Entry two in what will be an ongoing barrel aged series (especially once Dainton's own brewery is up and running) is a stout that's spent "millennia" inside shiraz barrels and, boy, can you tell. It's not as big as most stouts that tend to get the oak treatment – most brewers seems to prefer to do it with imperial beers. And the choice of shiraz rather than, say, bourbon or whisky, is also less than common. The outcome is a beer that really lets the wine-soaked wood come to the fore: heaps of French oak and dark cherry fruitiness pour forth from its deepest, dark black realms, leaving any dark chocolate and roasted characters in a supporting role. There's a touch of leather and a hint of spicy booze in there too, plus a lingering, drying, roasty, tannic aftermath.

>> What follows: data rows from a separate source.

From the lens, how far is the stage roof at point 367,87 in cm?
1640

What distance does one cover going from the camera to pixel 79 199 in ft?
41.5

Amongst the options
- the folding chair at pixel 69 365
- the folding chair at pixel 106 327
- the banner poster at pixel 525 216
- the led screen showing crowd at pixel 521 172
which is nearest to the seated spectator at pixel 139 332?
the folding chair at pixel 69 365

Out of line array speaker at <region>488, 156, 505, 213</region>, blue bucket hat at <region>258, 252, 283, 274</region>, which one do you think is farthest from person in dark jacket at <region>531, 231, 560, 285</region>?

To close out, we should probably quote Skeletor or He-Man here, but instead it's another character immortalised on the screen that comes to mind. Jeffrey Wigand – played by Russell Crowe in The Insider – described cigarettes as a "nicotine delivery system"; here it feels like the stout is the delivery system to bring every last gasp of oaky, winey-ness from the barrels.